[[ Working data open ]]

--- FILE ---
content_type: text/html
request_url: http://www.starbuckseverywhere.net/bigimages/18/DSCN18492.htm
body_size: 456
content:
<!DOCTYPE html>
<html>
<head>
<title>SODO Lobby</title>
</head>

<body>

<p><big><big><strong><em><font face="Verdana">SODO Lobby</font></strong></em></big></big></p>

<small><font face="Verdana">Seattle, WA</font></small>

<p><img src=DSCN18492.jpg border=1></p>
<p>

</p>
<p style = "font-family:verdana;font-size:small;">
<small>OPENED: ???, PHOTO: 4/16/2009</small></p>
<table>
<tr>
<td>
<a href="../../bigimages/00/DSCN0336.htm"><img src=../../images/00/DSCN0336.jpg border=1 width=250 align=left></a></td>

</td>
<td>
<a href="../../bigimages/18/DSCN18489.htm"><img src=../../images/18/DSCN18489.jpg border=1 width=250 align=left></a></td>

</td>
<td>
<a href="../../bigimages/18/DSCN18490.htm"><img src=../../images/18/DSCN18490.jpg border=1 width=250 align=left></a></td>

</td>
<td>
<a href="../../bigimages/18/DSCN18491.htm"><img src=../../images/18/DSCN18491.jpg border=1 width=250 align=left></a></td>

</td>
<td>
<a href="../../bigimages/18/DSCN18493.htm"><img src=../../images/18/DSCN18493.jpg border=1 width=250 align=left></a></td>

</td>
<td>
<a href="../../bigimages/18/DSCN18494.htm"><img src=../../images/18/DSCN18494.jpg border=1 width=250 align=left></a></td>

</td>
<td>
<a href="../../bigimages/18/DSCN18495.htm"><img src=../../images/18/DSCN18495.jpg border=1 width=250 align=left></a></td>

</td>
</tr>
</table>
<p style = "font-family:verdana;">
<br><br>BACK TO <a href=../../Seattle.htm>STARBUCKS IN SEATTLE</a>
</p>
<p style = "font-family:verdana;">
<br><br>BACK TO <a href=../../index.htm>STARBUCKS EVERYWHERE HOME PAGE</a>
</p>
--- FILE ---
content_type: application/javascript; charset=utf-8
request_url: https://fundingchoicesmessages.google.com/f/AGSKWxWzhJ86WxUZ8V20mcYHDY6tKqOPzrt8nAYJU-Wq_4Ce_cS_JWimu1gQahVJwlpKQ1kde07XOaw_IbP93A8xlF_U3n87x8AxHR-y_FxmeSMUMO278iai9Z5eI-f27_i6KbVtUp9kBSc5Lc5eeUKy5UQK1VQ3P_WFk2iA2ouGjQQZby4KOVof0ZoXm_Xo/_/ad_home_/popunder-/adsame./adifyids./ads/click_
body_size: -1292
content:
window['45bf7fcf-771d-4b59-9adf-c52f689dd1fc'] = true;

[[ Working data closed ]]

» **What you have to do**
What is wanted is the complete set of entries, returned verbatim.

» **Answer**
--- FILE ---
content_type: text/html
request_url: http://www.starbuckseverywhere.net/bigimages/18/DSCN18492.htm
body_size: 456
content:
<!DOCTYPE html>
<html>
<head>
<title>SODO Lobby</title>
</head>

<body>

<p><big><big><strong><em><font face="Verdana">SODO Lobby</font></strong></em></big></big></p>

<small><font face="Verdana">Seattle, WA</font></small>

<p><img src=DSCN18492.jpg border=1></p>
<p>

</p>
<p style = "font-family:verdana;font-size:small;">
<small>OPENED: ???, PHOTO: 4/16/2009</small></p>
<table>
<tr>
<td>
<a href="../../bigimages/00/DSCN0336.htm"><img src=../../images/00/DSCN0336.jpg border=1 width=250 align=left></a></td>

</td>
<td>
<a href="../../bigimages/18/DSCN18489.htm"><img src=../../images/18/DSCN18489.jpg border=1 width=250 align=left></a></td>

</td>
<td>
<a href="../../bigimages/18/DSCN18490.htm"><img src=../../images/18/DSCN18490.jpg border=1 width=250 align=left></a></td>

</td>
<td>
<a href="../../bigimages/18/DSCN18491.htm"><img src=../../images/18/DSCN18491.jpg border=1 width=250 align=left></a></td>

</td>
<td>
<a href="../../bigimages/18/DSCN18493.htm"><img src=../../images/18/DSCN18493.jpg border=1 width=250 align=left></a></td>

</td>
<td>
<a href="../../bigimages/18/DSCN18494.htm"><img src=../../images/18/DSCN18494.jpg border=1 width=250 align=left></a></td>

</td>
<td>
<a href="../../bigimages/18/DSCN18495.htm"><img src=../../images/18/DSCN18495.jpg border=1 width=250 align=left></a></td>

</td>
</tr>
</table>
<p style = "font-family:verdana;">
<br><br>BACK TO <a href=../../Seattle.htm>STARBUCKS IN SEATTLE</a>
</p>
<p style = "font-family:verdana;">
<br><br>BACK TO <a href=../../index.htm>STARBUCKS EVERYWHERE HOME PAGE</a>
</p>
--- FILE ---
content_type: application/javascript; charset=utf-8
request_url: https://fundingchoicesmessages.google.com/f/AGSKWxWzhJ86WxUZ8V20mcYHDY6tKqOPzrt8nAYJU-Wq_4Ce_cS_JWimu1gQahVJwlpKQ1kde07XOaw_IbP93A8xlF_U3n87x8AxHR-y_FxmeSMUMO278iai9Z5eI-f27_i6KbVtUp9kBSc5Lc5eeUKy5UQK1VQ3P_WFk2iA2ouGjQQZby4KOVof0ZoXm_Xo/_/ad_home_/popunder-/adsame./adifyids./ads/click_
body_size: -1292
content:
window['45bf7fcf-771d-4b59-9adf-c52f689dd1fc'] = true;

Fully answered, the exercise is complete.